In 1884, Reiss was elected to the municipal council for the first time. Between 16 January 1894 and 12 April 1905 he served as deputy mayor, being re-elected seven times. During this period, numerous urban modernization projects were carried out: the introduction of water and sewage networks, electric lighting, street paving, and the establishment of a tram service.
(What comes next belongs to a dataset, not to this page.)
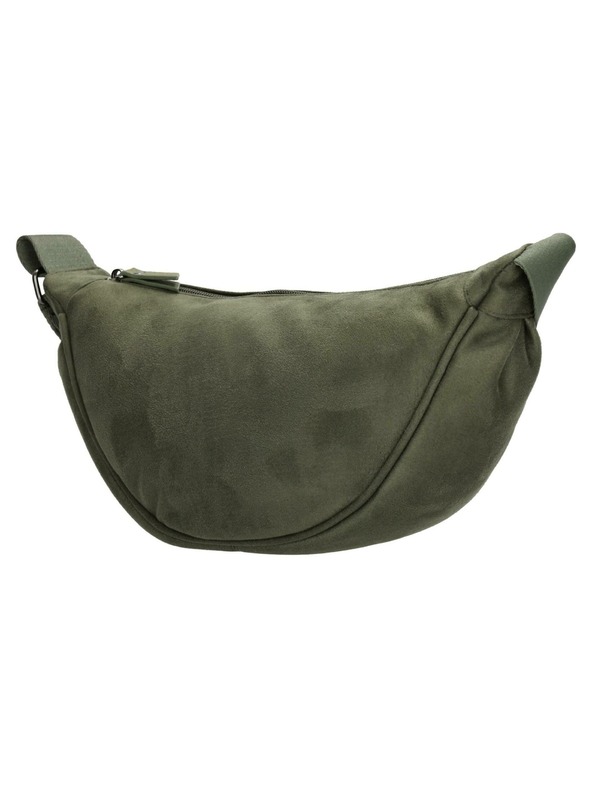 Beagles Gürteltasche Beagles Neda Olive Green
On 12 April 1905, Reiss was elected mayor of Czernowitz with 48 votes out of 50, becoming the first Jewish mayor of a provincial capital in Austria, affiliated with the Jewish National People's Party. He was not the last in Czernowitz, being succeeded in 1912 by Salo von Weisselberger. Re-elected on 7 February 1907, during his two-year term until his sudden death, the city saw the inauguration of the Municipal Theatre, the new railway station, and the Palace of Justice. He died in Vienna, at a sanatorium where he was being treated after a stroke. His body was brought by train to Chernivtsi, and the funeral procession began at the station. He was buried in the Jewish Cemetery of Czernowitz on 30 April 1907, at 2 p.m. He was survived by his wife, Fanny, and their two children, Alma and Joseph.

== Honours ==
- Order of Franz Joseph (1880)
- Title of k.k. Regierungsrat (Imperial and Royal Government Councillor) (1900)

== Legacy ==
On the day of his funeral, 30 April 1907, the Municipal Council decided to rename Schlangengasse, the street where the Reiss family lived. In the 1908 city plan it already appears under the new name. During the Romanian administration it was renamed Mircea Vodă Street, and in the Soviet period it became vul. Ukrainska (Ukrainian Street).

Reiss’s grave is located at the entrance to the Jewish Cemetery in Chernivtsi. The Jewish community donated an honorary crypt and erected above it a canopy resembling a chapel, decorated with the metal inscription “Dr. Eduard Reiß Bürgermeister.” The monument rusted during the Soviet period but was restored after 1990.

His portrait was displayed in the council chamber of Chernivtsi City Hall. After disappearing for a time, it was returned in 1998 on the occasion of the 150th anniversary of Bukovina’s autonomy, alongside the portraits of all the city’s mayors.